> Required work
What you give back must match the data below character for character.

> Source material

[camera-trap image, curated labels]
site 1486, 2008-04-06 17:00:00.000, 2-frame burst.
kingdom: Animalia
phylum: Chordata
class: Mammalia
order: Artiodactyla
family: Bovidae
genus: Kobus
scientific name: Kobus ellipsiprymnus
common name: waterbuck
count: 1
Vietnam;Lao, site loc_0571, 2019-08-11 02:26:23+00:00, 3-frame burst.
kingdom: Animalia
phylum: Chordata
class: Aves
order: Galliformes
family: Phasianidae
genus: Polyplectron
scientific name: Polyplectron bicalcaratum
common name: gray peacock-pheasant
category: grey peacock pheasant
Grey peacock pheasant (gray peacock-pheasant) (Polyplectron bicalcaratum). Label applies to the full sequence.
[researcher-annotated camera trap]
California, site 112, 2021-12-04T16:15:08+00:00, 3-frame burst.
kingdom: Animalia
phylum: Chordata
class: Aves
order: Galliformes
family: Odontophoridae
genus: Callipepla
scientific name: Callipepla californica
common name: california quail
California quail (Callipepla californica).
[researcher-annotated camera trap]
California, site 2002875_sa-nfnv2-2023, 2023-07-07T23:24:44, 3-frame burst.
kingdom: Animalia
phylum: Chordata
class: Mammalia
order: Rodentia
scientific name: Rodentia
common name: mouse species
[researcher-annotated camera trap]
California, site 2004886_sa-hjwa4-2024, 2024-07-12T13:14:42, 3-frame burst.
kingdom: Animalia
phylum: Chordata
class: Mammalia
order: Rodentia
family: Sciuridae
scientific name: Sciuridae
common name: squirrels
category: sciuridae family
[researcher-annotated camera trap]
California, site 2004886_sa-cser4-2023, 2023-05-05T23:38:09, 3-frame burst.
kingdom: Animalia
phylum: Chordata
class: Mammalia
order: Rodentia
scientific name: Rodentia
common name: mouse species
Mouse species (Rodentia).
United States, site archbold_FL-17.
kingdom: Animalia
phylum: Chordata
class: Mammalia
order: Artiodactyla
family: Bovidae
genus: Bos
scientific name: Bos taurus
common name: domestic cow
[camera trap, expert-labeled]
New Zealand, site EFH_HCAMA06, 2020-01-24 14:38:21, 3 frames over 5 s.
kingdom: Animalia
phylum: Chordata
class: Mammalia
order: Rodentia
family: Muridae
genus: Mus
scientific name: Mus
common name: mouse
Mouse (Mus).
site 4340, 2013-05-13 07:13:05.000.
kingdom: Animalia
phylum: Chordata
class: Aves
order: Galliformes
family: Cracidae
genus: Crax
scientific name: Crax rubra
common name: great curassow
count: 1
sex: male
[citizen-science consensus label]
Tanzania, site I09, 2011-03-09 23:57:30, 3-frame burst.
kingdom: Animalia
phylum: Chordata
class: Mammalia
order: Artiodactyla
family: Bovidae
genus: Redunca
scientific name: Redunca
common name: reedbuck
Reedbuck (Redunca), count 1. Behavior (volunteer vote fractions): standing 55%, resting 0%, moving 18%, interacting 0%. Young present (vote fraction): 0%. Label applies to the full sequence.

> Result of this exercise
[camera-trap image, curated labels]
site 1486, 2008-04-06 17:00:00.000, 2-frame burst.
kingdom: Animalia
phylum: Chordata
class: Mammalia
order: Artiodactyla
family: Bovidae
genus: Kobus
scientific name: Kobus ellipsiprymnus
common name: waterbuck
count: 1
Vietnam;Lao, site loc_0571, 2019-08-11 02:26:23+00:00, 3-frame burst.
kingdom: Animalia
phylum: Chordata
class: Aves
order: Galliformes
family: Phasianidae
genus: Polyplectron
scientific name: Polyplectron bicalcaratum
common name: gray peacock-pheasant
category: grey peacock pheasant
Grey peacock pheasant (gray peacock-pheasant) (Polyplectron bicalcaratum). Label applies to the full sequence.
[researcher-annotated camera trap]
California, site 112, 2021-12-04T16:15:08+00:00, 3-frame burst.
kingdom: Animalia
phylum: Chordata
class: Aves
order: Galliformes
family: Odontophoridae
genus: Callipepla
scientific name: Callipepla californica
common name: california quail
California quail (Callipepla californica).
[researcher-annotated camera trap]
California, site 2002875_sa-nfnv2-2023, 2023-07-07T23:24:44, 3-frame burst.
kingdom: Animalia
phylum: Chordata
class: Mammalia
order: Rodentia
scientific name: Rodentia
common name: mouse species
[researcher-annotated camera trap]
California, site 2004886_sa-hjwa4-2024, 2024-07-12T13:14:42, 3-frame burst.
kingdom: Animalia
phylum: Chordata
class: Mammalia
order: Rodentia
family: Sciuridae
scientific name: Sciuridae
common name: squirrels
category: sciuridae family
[researcher-annotated camera trap]
California, site 2004886_sa-cser4-2023, 2023-05-05T23:38:09, 3-frame burst.
kingdom: Animalia
phylum: Chordata
class: Mammalia
order: Rodentia
scientific name: Rodentia
common name: mouse species
Mouse species (Rodentia).
United States, site archbold_FL-17.
kingdom: Animalia
phylum: Chordata
class: Mammalia
order: Artiodactyla
family: Bovidae
genus: Bos
scientific name: Bos taurus
common name: domestic cow
[camera trap, expert-labeled]
New Zealand, site EFH_HCAMA06, 2020-01-24 14:38:21, 3 frames over 5 s.
kingdom: Animalia
phylum: Chordata
class: Mammalia
order: Rodentia
family: Muridae
genus: Mus
scientific name: Mus
common name: mouse
Mouse (Mus).
site 4340, 2013-05-13 07:13:05.000.
kingdom: Animalia
phylum: Chordata
class: Aves
order: Galliformes
family: Cracidae
genus: Crax
scientific name: Crax rubra
common name: great curassow
count: 1
sex: male
[citizen-science consensus label]
Tanzania, site I09, 2011-03-09 23:57:30, 3-frame burst.
kingdom: Animalia
phylum: Chordata
class: Mammalia
order: Artiodactyla
family: Bovidae
genus: Redunca
scientific name: Redunca
common name: reedbuck
Reedbuck (Redunca), count 1. Behavior (volunteer vote fractions): standing 55%, resting 0%, moving 18%, interacting 0%. Young present (vote fraction): 0%. Label applies to the full sequence.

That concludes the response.